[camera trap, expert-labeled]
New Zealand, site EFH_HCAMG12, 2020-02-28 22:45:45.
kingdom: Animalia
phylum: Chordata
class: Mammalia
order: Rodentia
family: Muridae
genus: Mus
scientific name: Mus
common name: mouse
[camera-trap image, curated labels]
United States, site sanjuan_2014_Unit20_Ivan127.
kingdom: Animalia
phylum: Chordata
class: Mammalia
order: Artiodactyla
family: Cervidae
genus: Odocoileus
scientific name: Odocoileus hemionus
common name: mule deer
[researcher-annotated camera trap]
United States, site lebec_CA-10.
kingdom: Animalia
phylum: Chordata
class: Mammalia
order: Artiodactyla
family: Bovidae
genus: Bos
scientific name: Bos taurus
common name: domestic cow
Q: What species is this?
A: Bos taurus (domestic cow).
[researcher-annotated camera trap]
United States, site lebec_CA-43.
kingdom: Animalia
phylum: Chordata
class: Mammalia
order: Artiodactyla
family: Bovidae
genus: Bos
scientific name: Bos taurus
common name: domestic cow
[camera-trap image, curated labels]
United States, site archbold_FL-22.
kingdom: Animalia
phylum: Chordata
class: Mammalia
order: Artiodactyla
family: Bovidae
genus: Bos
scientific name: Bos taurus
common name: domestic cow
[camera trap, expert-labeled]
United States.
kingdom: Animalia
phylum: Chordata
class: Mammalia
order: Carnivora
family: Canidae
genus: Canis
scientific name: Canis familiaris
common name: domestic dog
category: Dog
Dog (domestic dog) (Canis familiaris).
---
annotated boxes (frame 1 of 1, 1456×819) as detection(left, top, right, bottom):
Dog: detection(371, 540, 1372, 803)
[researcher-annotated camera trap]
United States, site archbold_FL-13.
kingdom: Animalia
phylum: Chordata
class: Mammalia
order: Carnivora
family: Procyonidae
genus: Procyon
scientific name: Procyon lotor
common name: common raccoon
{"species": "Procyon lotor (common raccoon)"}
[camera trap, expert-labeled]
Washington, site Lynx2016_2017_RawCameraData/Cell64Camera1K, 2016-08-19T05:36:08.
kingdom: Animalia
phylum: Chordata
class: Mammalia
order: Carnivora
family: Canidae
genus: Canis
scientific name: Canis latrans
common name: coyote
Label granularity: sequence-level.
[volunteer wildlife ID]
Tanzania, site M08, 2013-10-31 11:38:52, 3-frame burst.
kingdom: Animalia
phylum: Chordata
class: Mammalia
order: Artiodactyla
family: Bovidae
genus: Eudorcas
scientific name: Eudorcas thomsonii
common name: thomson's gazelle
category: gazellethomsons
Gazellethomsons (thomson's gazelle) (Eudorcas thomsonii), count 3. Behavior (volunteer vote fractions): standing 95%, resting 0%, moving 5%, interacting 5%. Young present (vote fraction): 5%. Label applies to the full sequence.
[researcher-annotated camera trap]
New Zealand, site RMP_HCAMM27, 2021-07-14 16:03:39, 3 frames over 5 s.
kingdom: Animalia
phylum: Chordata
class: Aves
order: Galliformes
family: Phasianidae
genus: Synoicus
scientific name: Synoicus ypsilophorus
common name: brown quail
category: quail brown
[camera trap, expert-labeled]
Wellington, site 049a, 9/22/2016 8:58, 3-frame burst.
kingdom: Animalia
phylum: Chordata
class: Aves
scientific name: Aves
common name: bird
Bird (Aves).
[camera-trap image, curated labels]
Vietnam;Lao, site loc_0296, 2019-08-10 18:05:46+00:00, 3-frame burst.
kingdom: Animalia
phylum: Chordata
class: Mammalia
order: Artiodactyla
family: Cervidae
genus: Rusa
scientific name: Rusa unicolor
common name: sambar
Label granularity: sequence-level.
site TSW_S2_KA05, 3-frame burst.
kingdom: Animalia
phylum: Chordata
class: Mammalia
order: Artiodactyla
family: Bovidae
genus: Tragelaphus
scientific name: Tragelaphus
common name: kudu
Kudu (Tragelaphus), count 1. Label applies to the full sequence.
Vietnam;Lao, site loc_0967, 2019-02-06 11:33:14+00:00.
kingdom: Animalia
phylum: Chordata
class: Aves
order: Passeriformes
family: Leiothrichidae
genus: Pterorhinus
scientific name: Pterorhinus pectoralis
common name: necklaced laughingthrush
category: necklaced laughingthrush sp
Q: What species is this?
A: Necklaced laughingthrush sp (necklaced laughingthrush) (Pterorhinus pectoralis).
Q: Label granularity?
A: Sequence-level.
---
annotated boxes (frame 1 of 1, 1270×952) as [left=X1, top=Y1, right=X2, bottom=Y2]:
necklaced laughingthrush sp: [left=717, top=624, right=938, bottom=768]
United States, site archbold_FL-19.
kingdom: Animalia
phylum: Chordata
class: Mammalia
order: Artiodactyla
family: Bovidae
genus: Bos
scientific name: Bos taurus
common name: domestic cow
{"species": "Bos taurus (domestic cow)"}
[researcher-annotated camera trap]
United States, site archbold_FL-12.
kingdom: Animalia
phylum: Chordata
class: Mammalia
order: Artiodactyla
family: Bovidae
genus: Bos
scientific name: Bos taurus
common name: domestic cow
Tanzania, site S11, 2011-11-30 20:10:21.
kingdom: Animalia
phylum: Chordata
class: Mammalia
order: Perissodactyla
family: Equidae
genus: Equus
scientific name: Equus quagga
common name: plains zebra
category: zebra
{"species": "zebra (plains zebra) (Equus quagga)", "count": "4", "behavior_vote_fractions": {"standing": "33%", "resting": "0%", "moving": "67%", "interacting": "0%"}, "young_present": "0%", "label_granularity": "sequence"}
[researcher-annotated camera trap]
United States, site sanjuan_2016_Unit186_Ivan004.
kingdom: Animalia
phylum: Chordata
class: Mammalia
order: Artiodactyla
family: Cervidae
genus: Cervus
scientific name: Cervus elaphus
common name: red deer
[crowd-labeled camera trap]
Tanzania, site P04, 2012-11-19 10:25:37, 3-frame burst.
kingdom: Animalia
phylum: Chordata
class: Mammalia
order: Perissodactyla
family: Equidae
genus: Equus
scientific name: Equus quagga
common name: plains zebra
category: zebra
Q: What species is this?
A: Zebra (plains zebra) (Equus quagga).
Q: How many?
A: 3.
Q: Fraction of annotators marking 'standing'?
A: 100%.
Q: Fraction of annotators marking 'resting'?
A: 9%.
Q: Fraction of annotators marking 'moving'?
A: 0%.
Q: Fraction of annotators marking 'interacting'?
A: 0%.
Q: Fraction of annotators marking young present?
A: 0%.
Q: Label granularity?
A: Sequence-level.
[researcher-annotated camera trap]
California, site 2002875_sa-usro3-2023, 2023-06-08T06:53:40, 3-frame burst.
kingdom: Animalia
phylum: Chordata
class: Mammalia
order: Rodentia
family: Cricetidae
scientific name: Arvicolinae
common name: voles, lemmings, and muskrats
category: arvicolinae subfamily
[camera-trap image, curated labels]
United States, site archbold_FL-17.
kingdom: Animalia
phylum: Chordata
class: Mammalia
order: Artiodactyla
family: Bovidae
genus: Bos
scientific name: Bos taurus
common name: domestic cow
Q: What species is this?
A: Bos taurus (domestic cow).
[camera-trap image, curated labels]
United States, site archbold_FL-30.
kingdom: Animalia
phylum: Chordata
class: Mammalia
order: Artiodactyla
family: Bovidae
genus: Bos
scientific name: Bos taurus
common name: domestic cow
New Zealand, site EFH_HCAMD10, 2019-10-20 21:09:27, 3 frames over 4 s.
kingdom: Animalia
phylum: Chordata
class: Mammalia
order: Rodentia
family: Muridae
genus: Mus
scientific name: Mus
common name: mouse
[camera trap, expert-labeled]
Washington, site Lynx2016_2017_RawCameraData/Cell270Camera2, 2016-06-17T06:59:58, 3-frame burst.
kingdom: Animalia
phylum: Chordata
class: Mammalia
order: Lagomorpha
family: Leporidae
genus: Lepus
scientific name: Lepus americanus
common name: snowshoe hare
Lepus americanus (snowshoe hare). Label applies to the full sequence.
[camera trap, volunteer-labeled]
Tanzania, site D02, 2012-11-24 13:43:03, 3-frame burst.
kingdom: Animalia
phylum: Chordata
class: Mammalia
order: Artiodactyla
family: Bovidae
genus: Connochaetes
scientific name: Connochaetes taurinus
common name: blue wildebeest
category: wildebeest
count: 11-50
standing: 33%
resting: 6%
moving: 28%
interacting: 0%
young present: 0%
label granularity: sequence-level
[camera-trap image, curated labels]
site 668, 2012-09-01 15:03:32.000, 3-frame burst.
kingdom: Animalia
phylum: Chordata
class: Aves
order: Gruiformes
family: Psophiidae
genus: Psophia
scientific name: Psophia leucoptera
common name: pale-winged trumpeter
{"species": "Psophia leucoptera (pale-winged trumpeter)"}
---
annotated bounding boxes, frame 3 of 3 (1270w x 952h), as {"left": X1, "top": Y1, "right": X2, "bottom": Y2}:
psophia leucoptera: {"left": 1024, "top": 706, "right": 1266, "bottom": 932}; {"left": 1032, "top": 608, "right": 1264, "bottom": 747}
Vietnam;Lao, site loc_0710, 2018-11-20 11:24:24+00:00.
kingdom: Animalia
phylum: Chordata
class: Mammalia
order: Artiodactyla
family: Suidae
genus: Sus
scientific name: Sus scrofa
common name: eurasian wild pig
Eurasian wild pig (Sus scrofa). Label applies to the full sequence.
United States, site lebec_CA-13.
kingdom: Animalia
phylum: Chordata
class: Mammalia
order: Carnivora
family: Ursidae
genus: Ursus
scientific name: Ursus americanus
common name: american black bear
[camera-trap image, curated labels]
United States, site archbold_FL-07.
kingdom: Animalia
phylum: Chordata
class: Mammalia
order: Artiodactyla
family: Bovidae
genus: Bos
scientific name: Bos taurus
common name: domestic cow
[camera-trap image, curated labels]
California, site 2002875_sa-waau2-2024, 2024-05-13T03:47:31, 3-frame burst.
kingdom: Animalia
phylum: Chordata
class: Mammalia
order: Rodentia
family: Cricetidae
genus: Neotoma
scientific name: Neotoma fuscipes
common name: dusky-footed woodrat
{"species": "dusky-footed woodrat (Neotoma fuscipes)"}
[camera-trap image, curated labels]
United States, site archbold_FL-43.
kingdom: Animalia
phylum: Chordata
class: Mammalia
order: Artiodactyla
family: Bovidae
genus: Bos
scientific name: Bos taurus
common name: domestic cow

--------

- Exercise -
Up to and including the line with "common name: domestic dog", output each line of the entries above exactly, starting from the first.

- Solution to the exercise -
[camera trap, expert-labeled]
New Zealand, site EFH_HCAMG12, 2020-02-28 22:45:45.
kingdom: Animalia
phylum: Chordata
class: Mammalia
order: Rodentia
family: Muridae
genus: Mus
scientific name: Mus
common name: mouse
[camera-trap image, curated labels]
United States, site sanjuan_2014_Unit20_Ivan127.
kingdom: Animalia
phylum: Chordata
class: Mammalia
order: Artiodactyla
family: Cervidae
genus: Odocoileus
scientific name: Odocoileus hemionus
common name: mule deer
[researcher-annotated camera trap]
United States, site lebec_CA-10.
kingdom: Animalia
phylum: Chordata
class: Mammalia
order: Artiodactyla
family: Bovidae
genus: Bos
scientific name: Bos taurus
common name: domestic cow
Q: What species is this?
A: Bos taurus (domestic cow).
[researcher-annotated camera trap]
United States, site lebec_CA-43.
kingdom: Animalia
phylum: Chordata
class: Mammalia
order: Artiodactyla
family: Bovidae
genus: Bos
scientific name: Bos taurus
common name: domestic cow
[camera-trap image, curated labels]
United States, site archbold_FL-22.
kingdom: Animalia
phylum: Chordata
class: Mammalia
order: Artiodactyla
family: Bovidae
genus: Bos
scientific name: Bos taurus
common name: domestic cow
[camera trap, expert-labeled]
United States.
kingdom: Animalia
phylum: Chordata
class: Mammalia
order: Carnivora
family: Canidae
genus: Canis
scientific name: Canis familiaris
common name: domestic dog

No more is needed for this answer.